Mouleur[46], мимо чьей лавки прохожу каждый день, вывесил возле своей двери две маски. Лицо молодой утопленницы[47]: с нее сняли гипсовую маску в морге, потому что она красива, потому что улыбалась, потому что она так таинственно улыбалась, как если бы все знала заранее… И под ней – всеми узнаваемое лицо[48]. Этот жесткий узел из туго стянутых мыслей и чувств. Это неумолимое самоуплотнение, жаждущее непрерывно испаряться. Лицо того, чей слух Господь запечатал, чтобы не проникало никаких звуков извне. Чтобы он не приходил в смущение от потускнелости и дряхлости шумов. Он, в ком пребывала их ясность и длительность; чтобы только безмолвные мысли и чувства запечатлевали бы для него мир, беззвучный, напряженный, ожидающий мир, неготовый, мир до сотворения звука.

Завершитель мира: как дождь падает на землю и на воды, безотчетно падает, неумышленно падает – и невидимо и радостно по закону природы снова встает из всего, и поднимается, и парит, и образует небо: так, накапливаясь отовсюду, возносятся из тебя наши плачи и паденья – наши осадки, и так выводишь ты свод мира из музыки.

Твоя музыка: да будет ей позволено быть для всего мира, не только для нас. Да воздвигнут тебе хаммерклавир[49] в Фиваиде[50], и да поведет тебя ангел к одинокому инструменту через хребты пустынных гор, где покоятся цари, и гетеры, и отшельники. И бросится ввысь и прочь, в страхе, что ты начнешь играть.

И ты изливался бы ввысь рекой, сам река, неслыханно, возвращая Вселенной то, что только Вселенная вынесет. Бедуины проскакали бы вдали, суеверно оглядываясь; а купцы бросились бы наземь, у края твоей музыки, как если бы ты был бурей. Только львы, в отдаленье и порознь, кружили бы глубокой ночью вокруг тебя, напуганные самими собой, под угрозой своей возбужденной крови.

И кто же теперь вернет тебя из своих ушей, разохотившихся и похотливых?
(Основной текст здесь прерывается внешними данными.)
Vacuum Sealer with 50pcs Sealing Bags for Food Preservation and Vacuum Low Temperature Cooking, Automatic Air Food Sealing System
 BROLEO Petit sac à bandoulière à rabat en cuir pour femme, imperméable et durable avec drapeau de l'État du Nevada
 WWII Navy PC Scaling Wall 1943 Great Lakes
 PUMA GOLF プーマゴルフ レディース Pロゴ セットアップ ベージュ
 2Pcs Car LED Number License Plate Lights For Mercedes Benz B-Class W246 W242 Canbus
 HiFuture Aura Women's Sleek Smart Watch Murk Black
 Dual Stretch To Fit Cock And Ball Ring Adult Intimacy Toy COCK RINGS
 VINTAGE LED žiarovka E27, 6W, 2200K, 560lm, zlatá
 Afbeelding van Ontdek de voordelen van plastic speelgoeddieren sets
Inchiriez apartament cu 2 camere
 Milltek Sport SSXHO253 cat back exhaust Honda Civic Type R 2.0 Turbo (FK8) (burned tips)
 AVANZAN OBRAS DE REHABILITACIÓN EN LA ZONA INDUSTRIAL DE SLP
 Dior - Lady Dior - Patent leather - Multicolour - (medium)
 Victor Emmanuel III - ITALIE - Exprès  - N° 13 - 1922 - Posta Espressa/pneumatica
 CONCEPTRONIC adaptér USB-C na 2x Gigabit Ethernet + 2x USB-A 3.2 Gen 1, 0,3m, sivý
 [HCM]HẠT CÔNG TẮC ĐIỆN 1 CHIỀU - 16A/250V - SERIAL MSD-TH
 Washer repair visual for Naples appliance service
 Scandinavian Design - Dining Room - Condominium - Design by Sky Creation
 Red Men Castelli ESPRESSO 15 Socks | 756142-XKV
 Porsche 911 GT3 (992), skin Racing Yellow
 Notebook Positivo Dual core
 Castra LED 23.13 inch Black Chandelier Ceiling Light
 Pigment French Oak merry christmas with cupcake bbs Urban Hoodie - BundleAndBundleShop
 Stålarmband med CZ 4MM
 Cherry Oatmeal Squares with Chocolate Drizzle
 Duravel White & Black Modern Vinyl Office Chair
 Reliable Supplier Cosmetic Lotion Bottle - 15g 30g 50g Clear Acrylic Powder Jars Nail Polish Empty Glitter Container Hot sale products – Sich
Кто выгонит из музыкальных залов продажных и с бесплодным слухом, тех, кто спаривается, но никогда не зачинает? Ибо семя излучается, а они внизу ведут себя как шлюхи и забавляются им, или в то время как они лежат, имитируя ничем не вызванное удовлетворение, оно падает, как семя Онана[51], между всеми ними.

Но где, о властелин, девственный слух отдался бы твоей музыке, он умер бы от блаженства или забеременел бесконечностью, а его оплодотворенный мозг должен был бы взорваться от громогласных родов.